Steketee's /ˈstɛkᵻtiːz/ was a department store based in Grand Rapids, Michigan, United States. It was begun in 1862 in Grand Rapids, and soon grew to several stores throughout southwestern Michigan. After a purchase by the Dunlaps company of Fort Worth, Texas in the early 1990s, the stores were gradually closed, with the last store closing in 2003.

==History==
Paul Steketee, a Dutch immigrant, came to Grand Rapids in 1850. In 1862 Steketee and John H. Doornich formed a dry goods operation that would become one of West Michigan's oldest retailers. The two ran the store for 10 years before a fire devastated the business. Following the fire, Doornich sold out to Steketee, who brought his family on board to help run and rebuild the operation.

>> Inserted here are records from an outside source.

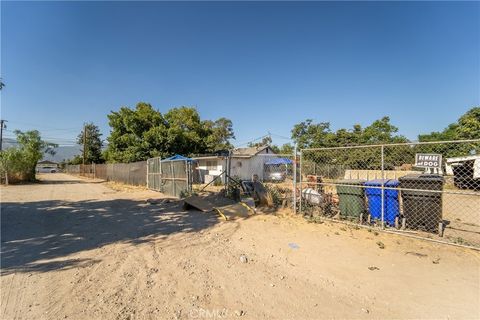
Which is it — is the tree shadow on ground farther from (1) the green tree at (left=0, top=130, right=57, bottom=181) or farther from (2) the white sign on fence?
(1) the green tree at (left=0, top=130, right=57, bottom=181)

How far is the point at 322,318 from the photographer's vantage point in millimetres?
2838

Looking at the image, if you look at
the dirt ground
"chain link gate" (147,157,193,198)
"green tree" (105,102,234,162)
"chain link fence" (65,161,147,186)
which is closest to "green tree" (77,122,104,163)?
"chain link fence" (65,161,147,186)

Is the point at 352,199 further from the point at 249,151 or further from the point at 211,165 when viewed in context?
the point at 249,151

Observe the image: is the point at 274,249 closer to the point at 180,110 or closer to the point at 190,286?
the point at 190,286

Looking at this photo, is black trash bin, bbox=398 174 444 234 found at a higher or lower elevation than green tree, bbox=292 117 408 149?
lower

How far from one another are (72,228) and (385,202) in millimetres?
8268

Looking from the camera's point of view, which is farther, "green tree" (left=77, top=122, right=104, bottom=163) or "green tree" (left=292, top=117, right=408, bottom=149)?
"green tree" (left=77, top=122, right=104, bottom=163)

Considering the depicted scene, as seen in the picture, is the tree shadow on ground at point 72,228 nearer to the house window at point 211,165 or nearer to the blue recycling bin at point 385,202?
the blue recycling bin at point 385,202

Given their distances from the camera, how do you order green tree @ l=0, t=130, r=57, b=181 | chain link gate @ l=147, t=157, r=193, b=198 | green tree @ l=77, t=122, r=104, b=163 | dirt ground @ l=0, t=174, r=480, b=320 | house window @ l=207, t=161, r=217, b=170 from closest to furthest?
dirt ground @ l=0, t=174, r=480, b=320 → chain link gate @ l=147, t=157, r=193, b=198 → green tree @ l=0, t=130, r=57, b=181 → house window @ l=207, t=161, r=217, b=170 → green tree @ l=77, t=122, r=104, b=163

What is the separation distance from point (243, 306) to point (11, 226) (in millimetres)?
7328

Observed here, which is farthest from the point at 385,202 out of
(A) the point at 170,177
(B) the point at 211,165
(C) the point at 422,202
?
(B) the point at 211,165

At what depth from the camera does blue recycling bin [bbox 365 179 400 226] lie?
633 centimetres

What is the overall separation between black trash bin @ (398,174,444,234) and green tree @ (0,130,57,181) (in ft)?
91.6

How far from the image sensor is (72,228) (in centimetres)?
659
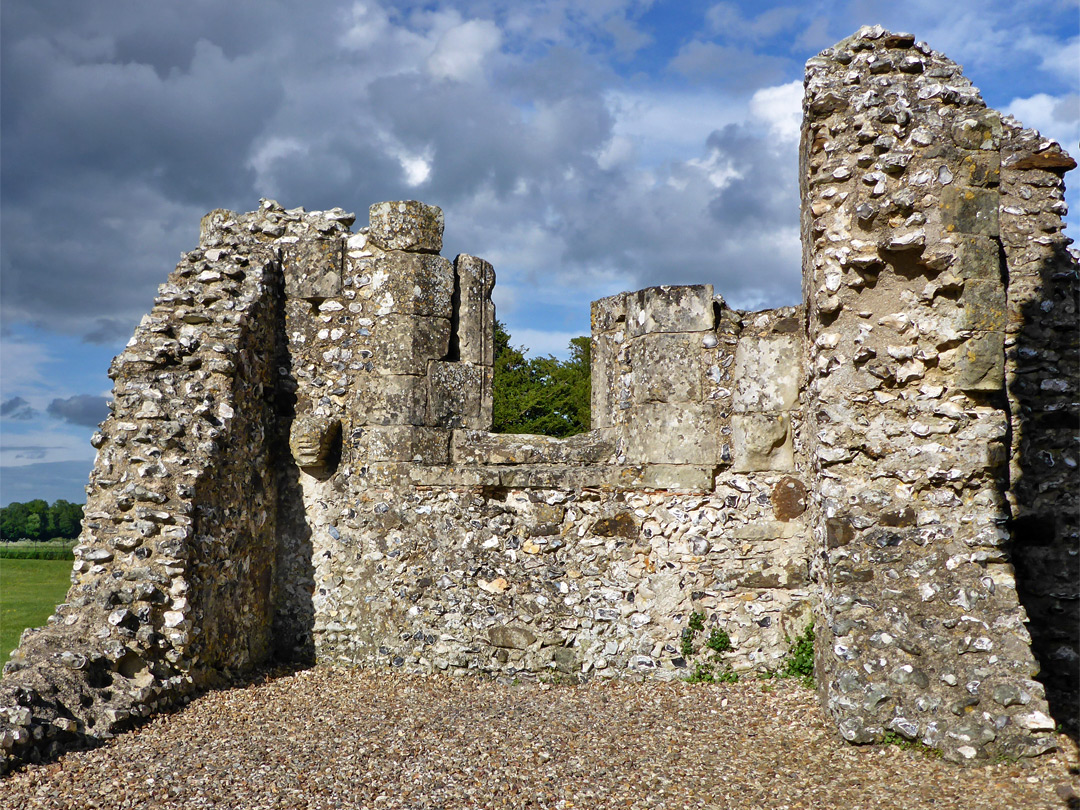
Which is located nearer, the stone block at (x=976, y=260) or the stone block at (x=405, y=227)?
the stone block at (x=976, y=260)

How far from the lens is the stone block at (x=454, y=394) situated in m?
6.67

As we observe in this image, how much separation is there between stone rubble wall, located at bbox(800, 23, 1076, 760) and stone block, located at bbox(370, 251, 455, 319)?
9.63ft

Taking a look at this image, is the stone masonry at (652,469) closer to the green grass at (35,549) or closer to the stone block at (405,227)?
the stone block at (405,227)

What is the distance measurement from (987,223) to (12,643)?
781cm

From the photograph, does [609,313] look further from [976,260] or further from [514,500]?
[976,260]

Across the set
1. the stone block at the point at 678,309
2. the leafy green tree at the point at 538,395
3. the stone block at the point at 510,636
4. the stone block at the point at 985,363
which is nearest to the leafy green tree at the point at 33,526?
the leafy green tree at the point at 538,395

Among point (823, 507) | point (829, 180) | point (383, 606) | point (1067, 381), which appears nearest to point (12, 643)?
point (383, 606)

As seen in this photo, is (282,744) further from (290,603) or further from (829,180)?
(829,180)

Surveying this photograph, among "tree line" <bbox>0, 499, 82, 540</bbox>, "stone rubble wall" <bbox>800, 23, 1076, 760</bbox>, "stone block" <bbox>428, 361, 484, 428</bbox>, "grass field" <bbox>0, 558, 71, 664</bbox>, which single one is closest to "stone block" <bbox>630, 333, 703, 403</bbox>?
"stone rubble wall" <bbox>800, 23, 1076, 760</bbox>

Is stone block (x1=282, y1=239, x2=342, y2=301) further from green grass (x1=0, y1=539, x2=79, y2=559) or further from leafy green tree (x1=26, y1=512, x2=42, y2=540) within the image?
leafy green tree (x1=26, y1=512, x2=42, y2=540)

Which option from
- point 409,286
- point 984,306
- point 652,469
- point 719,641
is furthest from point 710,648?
point 409,286

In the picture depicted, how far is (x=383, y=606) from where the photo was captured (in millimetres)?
6426

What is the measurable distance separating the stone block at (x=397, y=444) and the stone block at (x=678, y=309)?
186 centimetres

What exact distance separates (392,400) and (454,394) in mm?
503
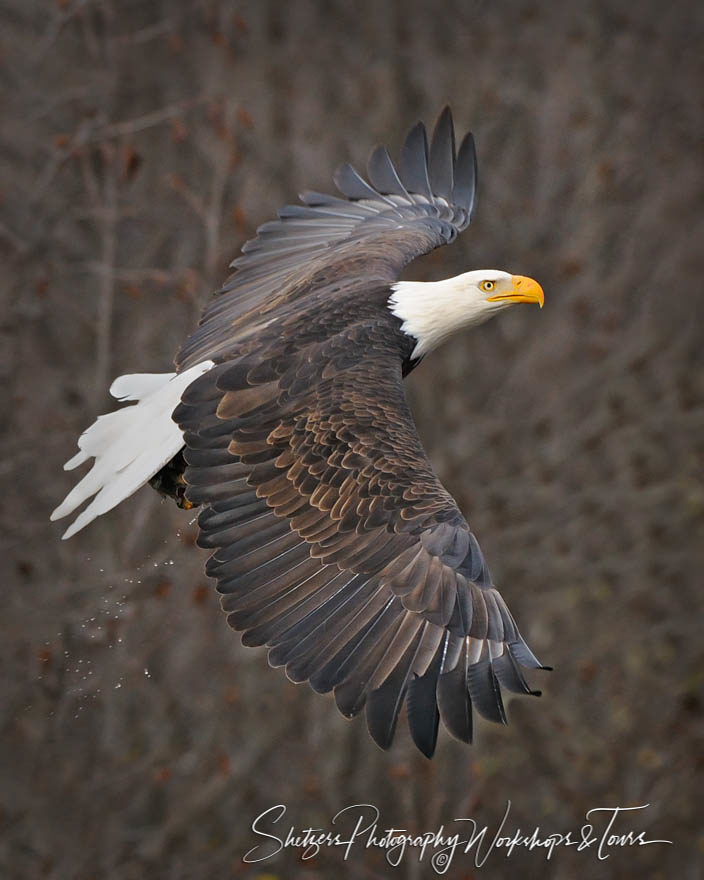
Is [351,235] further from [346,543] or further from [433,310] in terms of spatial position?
[346,543]

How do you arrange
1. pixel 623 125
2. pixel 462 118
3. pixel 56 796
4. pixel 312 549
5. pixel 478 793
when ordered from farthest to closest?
pixel 623 125, pixel 462 118, pixel 478 793, pixel 56 796, pixel 312 549

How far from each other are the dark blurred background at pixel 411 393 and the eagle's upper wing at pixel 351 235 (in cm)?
242

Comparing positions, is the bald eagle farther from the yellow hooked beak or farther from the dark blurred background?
the dark blurred background

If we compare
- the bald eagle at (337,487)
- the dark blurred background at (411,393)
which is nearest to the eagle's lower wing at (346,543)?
the bald eagle at (337,487)

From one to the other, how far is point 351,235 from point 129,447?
5.11ft

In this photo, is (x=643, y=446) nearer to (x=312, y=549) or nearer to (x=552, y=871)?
(x=552, y=871)

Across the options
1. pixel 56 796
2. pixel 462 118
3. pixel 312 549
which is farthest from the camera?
pixel 462 118

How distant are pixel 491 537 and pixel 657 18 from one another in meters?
3.68

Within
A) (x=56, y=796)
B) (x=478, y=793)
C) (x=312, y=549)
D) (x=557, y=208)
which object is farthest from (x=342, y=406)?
(x=557, y=208)

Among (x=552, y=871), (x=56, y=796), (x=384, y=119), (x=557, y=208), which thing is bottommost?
(x=552, y=871)

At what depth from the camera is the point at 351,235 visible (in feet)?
23.5

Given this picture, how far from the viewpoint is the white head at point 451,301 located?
20.6ft

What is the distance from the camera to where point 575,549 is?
1162cm
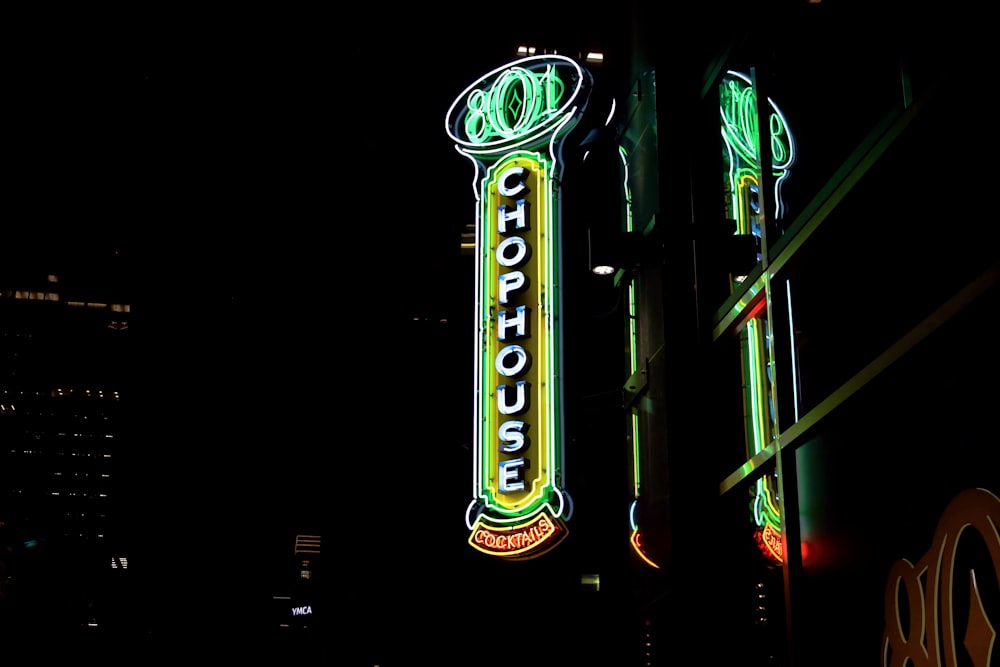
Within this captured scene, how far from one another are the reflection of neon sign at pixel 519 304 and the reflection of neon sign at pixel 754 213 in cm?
192

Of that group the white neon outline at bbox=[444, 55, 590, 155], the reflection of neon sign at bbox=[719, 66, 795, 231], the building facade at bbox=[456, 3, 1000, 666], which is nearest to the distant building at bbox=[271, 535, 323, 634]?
the white neon outline at bbox=[444, 55, 590, 155]

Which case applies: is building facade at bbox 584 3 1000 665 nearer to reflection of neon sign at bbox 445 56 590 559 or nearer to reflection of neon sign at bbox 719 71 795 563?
reflection of neon sign at bbox 719 71 795 563

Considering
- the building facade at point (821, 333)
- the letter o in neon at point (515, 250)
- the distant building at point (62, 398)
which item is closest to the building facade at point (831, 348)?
Answer: the building facade at point (821, 333)

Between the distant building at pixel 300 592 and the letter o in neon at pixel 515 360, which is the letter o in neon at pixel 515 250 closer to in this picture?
the letter o in neon at pixel 515 360

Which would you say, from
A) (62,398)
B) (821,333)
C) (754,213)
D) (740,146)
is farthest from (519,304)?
(62,398)

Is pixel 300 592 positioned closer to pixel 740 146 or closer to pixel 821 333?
pixel 740 146

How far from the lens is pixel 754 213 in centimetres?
1211

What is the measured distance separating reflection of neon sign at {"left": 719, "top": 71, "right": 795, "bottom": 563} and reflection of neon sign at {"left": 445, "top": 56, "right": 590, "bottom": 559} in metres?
1.92

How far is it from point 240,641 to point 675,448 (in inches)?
1006

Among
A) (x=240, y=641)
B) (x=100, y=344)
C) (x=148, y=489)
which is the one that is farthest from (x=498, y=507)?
(x=100, y=344)

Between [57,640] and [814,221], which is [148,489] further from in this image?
[814,221]

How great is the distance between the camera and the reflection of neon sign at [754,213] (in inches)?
285

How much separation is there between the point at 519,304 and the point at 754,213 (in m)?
2.97

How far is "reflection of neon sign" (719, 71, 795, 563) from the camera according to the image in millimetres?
7230
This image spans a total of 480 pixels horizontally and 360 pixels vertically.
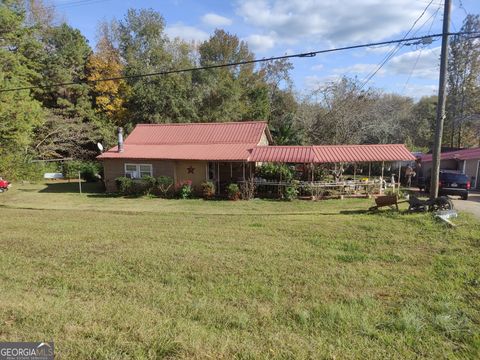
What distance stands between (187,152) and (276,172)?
6.06 metres

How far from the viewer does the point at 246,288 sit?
6031 millimetres

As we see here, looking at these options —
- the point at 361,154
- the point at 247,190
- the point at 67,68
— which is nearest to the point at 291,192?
the point at 247,190

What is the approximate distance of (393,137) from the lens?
40.9 m

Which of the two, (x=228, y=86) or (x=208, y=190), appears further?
(x=228, y=86)

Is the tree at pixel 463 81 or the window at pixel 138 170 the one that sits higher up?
the tree at pixel 463 81

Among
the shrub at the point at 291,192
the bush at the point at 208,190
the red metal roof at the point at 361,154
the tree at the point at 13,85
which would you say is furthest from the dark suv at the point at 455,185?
the tree at the point at 13,85

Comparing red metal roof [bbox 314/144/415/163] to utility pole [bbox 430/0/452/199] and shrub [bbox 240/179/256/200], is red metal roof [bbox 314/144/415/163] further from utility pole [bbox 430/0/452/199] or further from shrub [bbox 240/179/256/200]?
utility pole [bbox 430/0/452/199]

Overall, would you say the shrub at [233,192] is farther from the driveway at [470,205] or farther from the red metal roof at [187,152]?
the driveway at [470,205]

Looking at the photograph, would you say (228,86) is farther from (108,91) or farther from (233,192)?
(233,192)

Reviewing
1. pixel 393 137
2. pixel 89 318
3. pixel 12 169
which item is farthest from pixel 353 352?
pixel 393 137

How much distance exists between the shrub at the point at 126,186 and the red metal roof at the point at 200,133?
417 cm

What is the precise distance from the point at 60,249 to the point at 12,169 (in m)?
25.6

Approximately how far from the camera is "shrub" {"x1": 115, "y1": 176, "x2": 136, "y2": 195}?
22244 mm

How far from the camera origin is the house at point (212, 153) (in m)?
20.7
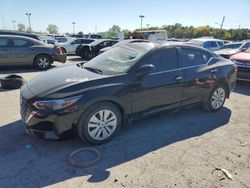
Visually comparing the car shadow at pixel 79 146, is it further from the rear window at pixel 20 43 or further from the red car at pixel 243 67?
the rear window at pixel 20 43

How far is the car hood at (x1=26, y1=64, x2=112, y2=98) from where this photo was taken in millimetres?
3467

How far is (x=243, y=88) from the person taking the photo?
25.8ft

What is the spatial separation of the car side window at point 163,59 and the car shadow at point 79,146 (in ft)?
3.68

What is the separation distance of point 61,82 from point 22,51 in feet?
24.1

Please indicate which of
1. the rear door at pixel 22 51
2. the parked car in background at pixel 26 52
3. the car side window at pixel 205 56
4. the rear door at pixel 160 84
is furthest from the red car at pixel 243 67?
the rear door at pixel 22 51

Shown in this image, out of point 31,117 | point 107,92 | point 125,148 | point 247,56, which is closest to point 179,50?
point 107,92

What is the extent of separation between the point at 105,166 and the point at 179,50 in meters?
2.65

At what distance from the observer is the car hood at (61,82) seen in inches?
136

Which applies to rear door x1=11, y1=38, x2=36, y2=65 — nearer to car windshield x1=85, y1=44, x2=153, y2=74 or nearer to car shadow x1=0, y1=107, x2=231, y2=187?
car shadow x1=0, y1=107, x2=231, y2=187

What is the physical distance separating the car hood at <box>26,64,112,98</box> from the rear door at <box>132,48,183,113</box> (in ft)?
2.32

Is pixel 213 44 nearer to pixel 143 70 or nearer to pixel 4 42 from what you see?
pixel 4 42

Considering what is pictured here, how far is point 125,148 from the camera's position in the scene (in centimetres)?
370

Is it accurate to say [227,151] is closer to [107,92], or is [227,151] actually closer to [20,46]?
[107,92]

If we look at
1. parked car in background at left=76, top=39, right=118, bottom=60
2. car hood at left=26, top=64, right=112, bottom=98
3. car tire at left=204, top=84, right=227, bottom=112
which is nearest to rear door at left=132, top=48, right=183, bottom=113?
car hood at left=26, top=64, right=112, bottom=98
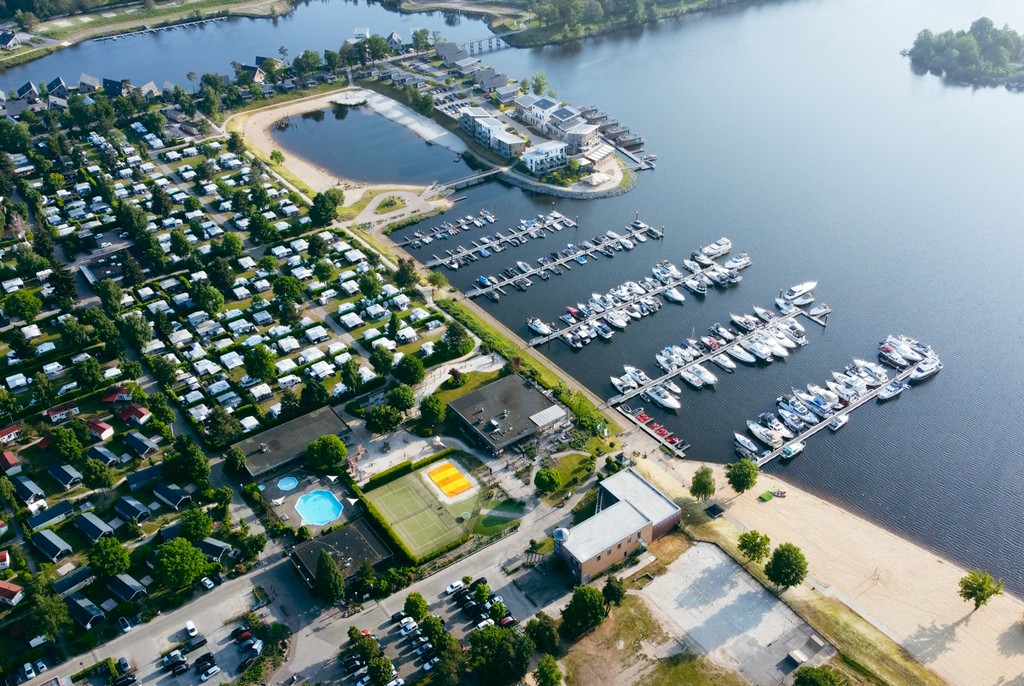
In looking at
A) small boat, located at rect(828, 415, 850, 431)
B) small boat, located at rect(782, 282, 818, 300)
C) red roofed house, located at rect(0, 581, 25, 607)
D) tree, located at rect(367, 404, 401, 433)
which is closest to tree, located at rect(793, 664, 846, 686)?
small boat, located at rect(828, 415, 850, 431)

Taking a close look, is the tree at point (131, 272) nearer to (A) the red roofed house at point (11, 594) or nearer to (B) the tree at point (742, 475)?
(A) the red roofed house at point (11, 594)

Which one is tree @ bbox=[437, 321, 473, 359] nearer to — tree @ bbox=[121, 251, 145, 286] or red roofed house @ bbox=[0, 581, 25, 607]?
tree @ bbox=[121, 251, 145, 286]

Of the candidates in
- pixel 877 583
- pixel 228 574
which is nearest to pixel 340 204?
pixel 228 574

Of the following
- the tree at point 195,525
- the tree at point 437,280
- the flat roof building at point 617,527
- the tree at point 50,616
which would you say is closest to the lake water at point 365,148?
the tree at point 437,280

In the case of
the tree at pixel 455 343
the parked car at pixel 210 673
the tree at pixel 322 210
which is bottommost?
the parked car at pixel 210 673

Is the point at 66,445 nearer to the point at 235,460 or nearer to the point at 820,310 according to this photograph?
the point at 235,460

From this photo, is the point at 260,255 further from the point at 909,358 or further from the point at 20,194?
the point at 909,358
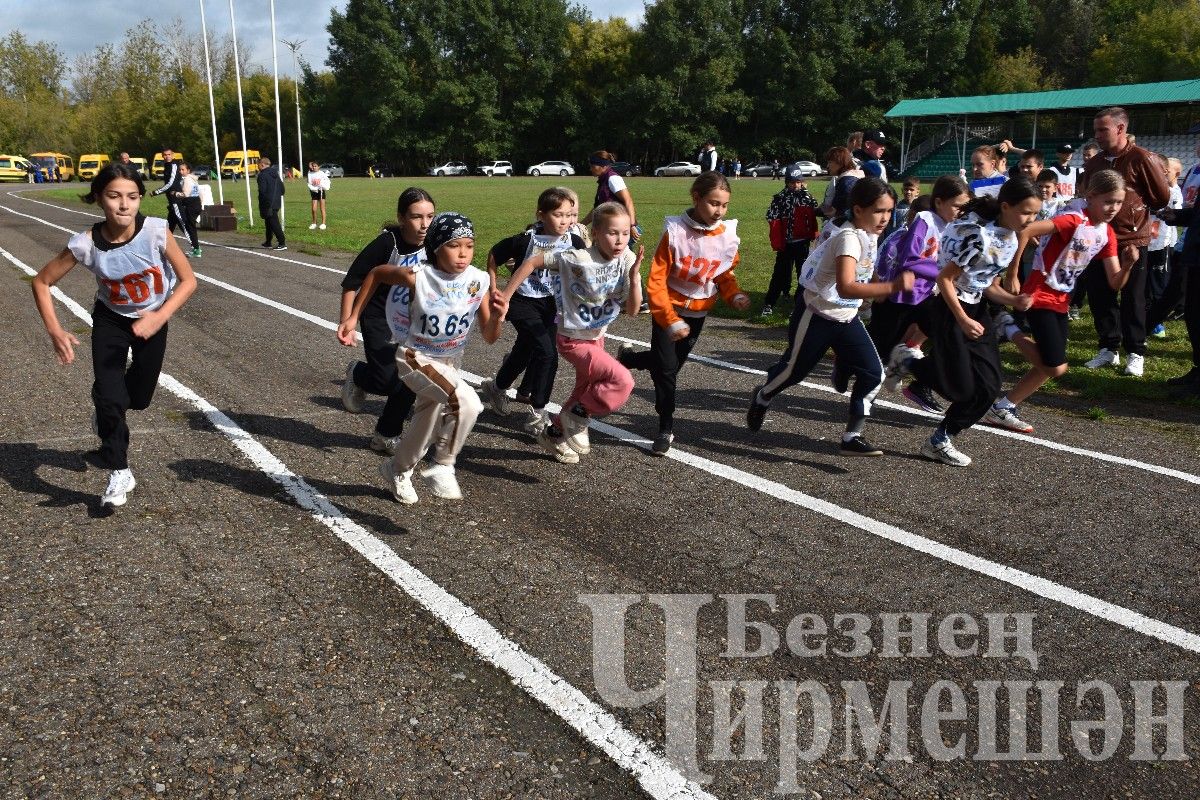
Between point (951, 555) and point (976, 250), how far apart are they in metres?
2.43

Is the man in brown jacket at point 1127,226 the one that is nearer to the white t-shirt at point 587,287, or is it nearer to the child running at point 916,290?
the child running at point 916,290

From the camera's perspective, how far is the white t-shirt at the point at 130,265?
498 centimetres

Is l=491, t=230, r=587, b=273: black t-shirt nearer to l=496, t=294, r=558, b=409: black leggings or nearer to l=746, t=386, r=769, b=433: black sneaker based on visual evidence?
l=496, t=294, r=558, b=409: black leggings

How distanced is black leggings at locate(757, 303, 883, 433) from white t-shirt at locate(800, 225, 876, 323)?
0.25ft

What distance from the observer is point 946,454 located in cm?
615

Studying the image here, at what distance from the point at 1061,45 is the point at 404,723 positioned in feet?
324

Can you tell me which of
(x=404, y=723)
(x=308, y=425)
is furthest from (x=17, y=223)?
(x=404, y=723)

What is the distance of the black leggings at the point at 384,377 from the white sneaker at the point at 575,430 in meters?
0.97

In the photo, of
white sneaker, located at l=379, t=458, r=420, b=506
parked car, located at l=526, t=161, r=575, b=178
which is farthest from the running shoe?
parked car, located at l=526, t=161, r=575, b=178

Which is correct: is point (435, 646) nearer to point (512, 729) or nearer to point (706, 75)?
point (512, 729)

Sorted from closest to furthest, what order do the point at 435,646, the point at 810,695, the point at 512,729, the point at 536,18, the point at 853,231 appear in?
the point at 512,729
the point at 810,695
the point at 435,646
the point at 853,231
the point at 536,18

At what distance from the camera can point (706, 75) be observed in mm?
82312

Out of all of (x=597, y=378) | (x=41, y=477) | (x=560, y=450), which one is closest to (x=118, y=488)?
(x=41, y=477)

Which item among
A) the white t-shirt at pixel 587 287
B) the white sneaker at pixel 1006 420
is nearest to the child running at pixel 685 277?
the white t-shirt at pixel 587 287
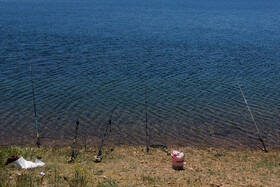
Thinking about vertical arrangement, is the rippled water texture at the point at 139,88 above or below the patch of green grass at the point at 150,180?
below

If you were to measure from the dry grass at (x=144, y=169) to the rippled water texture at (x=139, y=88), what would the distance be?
165 cm

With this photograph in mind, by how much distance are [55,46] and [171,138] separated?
26.6 m

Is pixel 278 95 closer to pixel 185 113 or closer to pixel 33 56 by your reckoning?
pixel 185 113

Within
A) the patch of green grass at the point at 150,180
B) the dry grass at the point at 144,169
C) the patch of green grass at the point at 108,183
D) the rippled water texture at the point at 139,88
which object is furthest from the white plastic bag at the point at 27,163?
the rippled water texture at the point at 139,88

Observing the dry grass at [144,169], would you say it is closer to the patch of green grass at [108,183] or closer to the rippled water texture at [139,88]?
the patch of green grass at [108,183]

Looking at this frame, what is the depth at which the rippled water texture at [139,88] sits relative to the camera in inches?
706

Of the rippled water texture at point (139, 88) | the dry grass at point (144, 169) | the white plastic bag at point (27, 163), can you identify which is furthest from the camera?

With the growth of Grand Rapids, the family decided to build a larger 8-story flagship store on Monroe Avenue, the city's retail hub. The store opened with much fanfare in 1915. The draw of Steketee's Grand Rapids store was big enough that the family decided to expand its operations in the 1950s, opening its first satellite store in 1958.

==Sale and demise==
In 1991, Dunlaps, a Fort Worth, Texas department store company, bought out the Steketee's family, bringing the West Michigan operations under their umbrella of brands. After being bought by a Texan company, Steketee's downtown Grand Rapids store and its other locations were affected by changes in retail patterns and the rise of national brands. The Steketee store at Maple Hill Mall in Kalamazoo closed in 2003. The downtown store closed in 1998. Dunlap's shuttered its last Steketee's store in 2003 with the closing of the Westshore Mall location.

The vacant downtown Grand Haven Steketee's building has been adapted as the Tri-Cities Historical Museum.